A Lei do Crescimento e Oportunidade de África (AGOA), que expira em 2025 e que permite o acesso livres de direitos a quase 7 mil produtos por parte de três dúzias de nações africanas, foi discutitida na cimeira e com membros do congresso. Segundo a Bloomberg, África do Sul corre o risco de perder parte do acesso preferencial aos EUA se as suas políticas comerciais prejudicarem os exportadores americanos em relação aos seus homólogos de nações desenvolvidas.
Uma componente importante da agenda de três dias da Cimeira USA-Africa foi o fórum de jovens líderes africanos e da diáspora, cuja discussão girou em torno do ensino superior, indústrias criativas e equidade ambiental.
União Africana no G20
Da cimeira também sairá reforçada a colaboração da NASA com programas espaciais africanos, uma das áreas mais cobiçadas, tendo em conta que a economia espacial africana crescerá 30% até 2024. Esta é uma "oportunidade para os EUA ajudarem com tecnologias para resolver problemas relacionados com as alterações climáticas, agricultura, segurança, pesca e mineração", refere a imprensa dos EUA. Apesar de África continuar a enfrentar problemas na obtenção de financiamento, a crescente procura de influência das potências internacionais no continente equilibrou o jogo e fortaleceu a posição africana no xadrez mundial.

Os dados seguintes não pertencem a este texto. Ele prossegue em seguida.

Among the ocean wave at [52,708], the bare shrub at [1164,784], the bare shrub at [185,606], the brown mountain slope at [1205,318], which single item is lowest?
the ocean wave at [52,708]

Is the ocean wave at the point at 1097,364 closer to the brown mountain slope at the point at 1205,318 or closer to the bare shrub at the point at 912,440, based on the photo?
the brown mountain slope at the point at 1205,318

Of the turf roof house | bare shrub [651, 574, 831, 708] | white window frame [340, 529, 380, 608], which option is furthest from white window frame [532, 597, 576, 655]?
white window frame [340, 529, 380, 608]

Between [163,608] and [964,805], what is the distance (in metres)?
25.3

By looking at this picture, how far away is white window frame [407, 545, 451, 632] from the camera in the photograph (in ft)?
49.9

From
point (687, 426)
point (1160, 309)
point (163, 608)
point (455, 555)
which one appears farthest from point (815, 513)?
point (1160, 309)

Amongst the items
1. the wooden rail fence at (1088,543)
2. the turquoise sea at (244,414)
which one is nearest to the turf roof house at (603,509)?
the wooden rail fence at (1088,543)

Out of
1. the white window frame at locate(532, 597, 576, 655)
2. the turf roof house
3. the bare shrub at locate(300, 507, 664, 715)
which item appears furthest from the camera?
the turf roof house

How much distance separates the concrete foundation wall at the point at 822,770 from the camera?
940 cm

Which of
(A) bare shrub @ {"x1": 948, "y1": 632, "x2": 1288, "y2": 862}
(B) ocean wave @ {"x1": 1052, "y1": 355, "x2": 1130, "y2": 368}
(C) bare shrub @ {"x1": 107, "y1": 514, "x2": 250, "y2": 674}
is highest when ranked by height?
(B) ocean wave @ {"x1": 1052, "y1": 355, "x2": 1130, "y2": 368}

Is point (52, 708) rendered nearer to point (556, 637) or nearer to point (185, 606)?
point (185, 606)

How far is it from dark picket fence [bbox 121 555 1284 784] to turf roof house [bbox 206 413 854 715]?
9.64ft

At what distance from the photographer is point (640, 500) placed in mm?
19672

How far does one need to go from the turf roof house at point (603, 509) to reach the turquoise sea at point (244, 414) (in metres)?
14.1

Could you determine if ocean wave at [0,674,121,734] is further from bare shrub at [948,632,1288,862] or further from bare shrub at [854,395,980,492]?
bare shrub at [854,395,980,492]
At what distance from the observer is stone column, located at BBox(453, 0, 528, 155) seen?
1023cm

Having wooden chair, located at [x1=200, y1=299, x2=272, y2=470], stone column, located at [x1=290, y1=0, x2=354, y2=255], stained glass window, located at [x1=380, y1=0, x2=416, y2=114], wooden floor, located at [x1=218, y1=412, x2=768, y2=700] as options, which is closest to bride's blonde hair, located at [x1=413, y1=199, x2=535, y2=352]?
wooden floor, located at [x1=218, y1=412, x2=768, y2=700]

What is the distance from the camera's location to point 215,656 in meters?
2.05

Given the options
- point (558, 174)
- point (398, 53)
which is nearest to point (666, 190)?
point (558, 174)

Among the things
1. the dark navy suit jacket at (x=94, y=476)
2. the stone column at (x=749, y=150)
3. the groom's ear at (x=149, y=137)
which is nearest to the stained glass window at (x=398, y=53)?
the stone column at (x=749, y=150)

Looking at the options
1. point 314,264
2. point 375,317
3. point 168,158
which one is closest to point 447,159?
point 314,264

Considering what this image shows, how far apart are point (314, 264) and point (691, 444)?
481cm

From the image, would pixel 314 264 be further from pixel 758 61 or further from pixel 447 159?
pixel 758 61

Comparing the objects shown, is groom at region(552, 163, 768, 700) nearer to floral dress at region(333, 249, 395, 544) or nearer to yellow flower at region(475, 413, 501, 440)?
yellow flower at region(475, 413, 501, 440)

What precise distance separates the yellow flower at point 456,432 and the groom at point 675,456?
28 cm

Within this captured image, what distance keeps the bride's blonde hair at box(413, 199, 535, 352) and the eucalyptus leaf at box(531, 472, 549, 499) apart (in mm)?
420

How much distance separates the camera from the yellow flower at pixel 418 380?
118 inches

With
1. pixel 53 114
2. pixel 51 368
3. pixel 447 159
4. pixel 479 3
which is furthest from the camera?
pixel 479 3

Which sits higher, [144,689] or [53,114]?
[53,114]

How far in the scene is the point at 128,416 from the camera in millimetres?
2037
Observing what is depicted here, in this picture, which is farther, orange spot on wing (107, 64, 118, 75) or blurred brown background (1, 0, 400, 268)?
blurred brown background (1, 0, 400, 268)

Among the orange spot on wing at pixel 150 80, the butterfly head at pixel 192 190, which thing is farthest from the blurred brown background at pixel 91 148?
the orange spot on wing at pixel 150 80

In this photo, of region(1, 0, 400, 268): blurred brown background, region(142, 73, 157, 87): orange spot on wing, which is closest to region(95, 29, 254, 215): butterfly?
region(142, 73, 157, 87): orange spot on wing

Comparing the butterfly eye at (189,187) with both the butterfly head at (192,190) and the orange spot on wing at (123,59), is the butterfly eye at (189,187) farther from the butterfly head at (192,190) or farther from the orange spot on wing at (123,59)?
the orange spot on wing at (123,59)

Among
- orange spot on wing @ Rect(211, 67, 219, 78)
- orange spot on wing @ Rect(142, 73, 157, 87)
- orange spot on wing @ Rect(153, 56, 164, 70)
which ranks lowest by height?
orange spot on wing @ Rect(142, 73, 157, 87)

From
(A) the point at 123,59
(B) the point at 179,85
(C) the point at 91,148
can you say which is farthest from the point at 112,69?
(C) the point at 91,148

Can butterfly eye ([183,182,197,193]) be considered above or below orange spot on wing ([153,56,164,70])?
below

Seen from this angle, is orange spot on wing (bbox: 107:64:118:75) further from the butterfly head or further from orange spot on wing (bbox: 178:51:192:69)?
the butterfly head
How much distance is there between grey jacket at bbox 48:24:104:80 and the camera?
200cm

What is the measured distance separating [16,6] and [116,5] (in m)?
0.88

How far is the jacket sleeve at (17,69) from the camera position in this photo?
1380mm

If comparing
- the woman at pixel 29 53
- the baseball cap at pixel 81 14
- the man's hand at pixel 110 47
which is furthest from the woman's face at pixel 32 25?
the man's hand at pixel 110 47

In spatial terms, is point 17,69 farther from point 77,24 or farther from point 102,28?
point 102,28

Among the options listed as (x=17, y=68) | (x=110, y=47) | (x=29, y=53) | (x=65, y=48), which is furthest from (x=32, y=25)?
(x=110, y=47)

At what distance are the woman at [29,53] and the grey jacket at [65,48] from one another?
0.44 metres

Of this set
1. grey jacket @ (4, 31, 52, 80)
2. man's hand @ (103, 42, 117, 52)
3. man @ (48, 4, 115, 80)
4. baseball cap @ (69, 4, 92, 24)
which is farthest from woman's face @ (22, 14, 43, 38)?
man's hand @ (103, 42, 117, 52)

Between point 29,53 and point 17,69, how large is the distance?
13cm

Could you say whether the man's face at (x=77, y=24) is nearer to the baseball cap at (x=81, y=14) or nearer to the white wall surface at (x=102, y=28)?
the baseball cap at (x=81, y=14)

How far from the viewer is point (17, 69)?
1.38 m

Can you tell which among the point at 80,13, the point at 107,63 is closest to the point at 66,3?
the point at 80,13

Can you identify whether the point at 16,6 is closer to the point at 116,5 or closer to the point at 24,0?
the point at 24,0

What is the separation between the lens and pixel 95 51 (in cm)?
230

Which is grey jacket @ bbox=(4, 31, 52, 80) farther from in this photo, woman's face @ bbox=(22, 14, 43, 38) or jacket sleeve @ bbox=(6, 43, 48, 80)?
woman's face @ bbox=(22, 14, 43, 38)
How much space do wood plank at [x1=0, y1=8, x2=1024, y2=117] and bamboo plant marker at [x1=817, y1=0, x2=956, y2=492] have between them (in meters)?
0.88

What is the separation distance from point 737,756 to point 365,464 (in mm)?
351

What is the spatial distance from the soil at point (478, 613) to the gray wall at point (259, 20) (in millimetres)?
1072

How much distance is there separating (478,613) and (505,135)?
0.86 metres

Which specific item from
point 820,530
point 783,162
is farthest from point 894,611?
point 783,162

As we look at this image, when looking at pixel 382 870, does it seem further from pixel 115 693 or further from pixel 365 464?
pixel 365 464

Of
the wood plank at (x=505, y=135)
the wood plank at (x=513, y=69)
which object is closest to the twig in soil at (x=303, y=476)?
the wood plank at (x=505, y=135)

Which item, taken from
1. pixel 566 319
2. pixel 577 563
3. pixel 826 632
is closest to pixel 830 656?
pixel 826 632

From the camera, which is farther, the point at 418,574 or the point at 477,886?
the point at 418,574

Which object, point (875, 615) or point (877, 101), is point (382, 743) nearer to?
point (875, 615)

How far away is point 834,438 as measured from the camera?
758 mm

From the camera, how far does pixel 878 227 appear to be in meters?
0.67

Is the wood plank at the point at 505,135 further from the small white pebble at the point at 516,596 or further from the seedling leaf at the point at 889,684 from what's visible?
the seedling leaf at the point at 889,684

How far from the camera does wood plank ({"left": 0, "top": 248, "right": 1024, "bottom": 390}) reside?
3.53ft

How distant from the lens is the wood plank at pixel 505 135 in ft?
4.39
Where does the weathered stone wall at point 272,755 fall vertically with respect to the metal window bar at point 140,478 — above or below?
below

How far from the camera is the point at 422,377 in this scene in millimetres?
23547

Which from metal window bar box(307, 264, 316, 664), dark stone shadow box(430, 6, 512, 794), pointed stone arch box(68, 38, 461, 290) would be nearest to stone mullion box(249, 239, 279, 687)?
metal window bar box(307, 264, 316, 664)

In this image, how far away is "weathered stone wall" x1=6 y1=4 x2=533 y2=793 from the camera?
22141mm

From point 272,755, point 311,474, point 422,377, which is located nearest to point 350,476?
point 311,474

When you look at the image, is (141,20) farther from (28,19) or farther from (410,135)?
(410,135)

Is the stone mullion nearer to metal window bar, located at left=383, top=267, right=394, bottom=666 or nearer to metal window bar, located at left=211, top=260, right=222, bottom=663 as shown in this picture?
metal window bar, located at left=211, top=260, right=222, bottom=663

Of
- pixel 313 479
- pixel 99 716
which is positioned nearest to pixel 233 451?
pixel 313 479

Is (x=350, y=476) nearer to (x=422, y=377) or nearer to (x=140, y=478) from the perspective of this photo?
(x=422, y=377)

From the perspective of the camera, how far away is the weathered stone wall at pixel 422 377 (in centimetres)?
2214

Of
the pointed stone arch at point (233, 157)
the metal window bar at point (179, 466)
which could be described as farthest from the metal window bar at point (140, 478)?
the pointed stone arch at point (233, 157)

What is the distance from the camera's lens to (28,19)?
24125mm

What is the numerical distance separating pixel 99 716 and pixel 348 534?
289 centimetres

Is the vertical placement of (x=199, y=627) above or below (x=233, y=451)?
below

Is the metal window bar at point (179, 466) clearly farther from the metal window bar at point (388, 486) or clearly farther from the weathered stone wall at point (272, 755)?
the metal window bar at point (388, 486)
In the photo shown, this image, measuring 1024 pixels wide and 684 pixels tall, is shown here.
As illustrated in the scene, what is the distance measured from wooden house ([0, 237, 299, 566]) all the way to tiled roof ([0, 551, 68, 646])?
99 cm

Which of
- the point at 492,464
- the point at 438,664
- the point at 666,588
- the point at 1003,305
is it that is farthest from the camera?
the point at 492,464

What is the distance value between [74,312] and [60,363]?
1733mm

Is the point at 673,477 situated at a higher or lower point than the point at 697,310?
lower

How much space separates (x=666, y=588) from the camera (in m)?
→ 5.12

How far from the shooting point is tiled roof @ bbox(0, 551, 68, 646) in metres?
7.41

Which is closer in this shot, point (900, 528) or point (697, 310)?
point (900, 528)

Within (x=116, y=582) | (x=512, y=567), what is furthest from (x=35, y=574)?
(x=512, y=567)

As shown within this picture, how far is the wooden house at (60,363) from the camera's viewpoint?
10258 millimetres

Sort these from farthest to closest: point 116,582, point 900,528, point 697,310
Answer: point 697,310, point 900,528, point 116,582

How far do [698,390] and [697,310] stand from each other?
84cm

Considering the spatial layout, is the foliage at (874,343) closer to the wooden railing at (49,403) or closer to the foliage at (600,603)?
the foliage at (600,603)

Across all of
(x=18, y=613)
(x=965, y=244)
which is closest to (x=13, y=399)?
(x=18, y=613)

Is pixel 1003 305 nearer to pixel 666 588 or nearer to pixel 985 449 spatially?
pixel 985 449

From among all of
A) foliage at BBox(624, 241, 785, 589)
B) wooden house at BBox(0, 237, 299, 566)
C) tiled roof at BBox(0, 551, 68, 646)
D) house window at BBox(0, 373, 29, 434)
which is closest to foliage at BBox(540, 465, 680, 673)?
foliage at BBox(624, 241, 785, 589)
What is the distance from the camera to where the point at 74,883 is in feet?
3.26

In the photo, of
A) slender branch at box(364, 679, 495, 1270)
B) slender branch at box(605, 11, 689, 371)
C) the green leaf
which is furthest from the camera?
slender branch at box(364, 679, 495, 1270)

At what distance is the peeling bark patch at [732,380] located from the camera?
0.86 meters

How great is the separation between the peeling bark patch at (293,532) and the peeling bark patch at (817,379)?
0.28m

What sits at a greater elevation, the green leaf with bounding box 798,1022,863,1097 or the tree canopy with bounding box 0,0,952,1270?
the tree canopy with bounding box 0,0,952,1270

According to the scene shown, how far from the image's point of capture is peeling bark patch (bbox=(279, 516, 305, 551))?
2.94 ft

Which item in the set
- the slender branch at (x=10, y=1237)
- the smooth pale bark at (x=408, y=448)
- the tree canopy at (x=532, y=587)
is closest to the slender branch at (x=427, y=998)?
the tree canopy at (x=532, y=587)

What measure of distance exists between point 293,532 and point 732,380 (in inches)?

O jogo já não dependerá de imposições, mas de escolhas.
O sucesso da estratégia norte-americana, depois da relação "desastrosa" da Administração Trump com África, depende do facto de Biden estar disposto a envolver-se com os africanos como iguais e não "como um irmão mais velho a dizer aos países o que devem fazer", conclui Declan Walsh, citando Sithembile Mbete, professor catedrático de política na Universidade de Pretória, na África do Sul.
A proposta dos EUA para que a UA se torne membro permanente do G20, o grupo das 20 maiores economias, é um passo nesse esforço para impressionar os líderes africanos. Mas resulta mais da pressão feita pelos Presidentes de África do Sul (o único país africano no G20), Cyril Ramaphosa, e do Senegal, Macky Sall, presidente em exercício da UA, do que de um gesto de boa vontade da Administração Biden.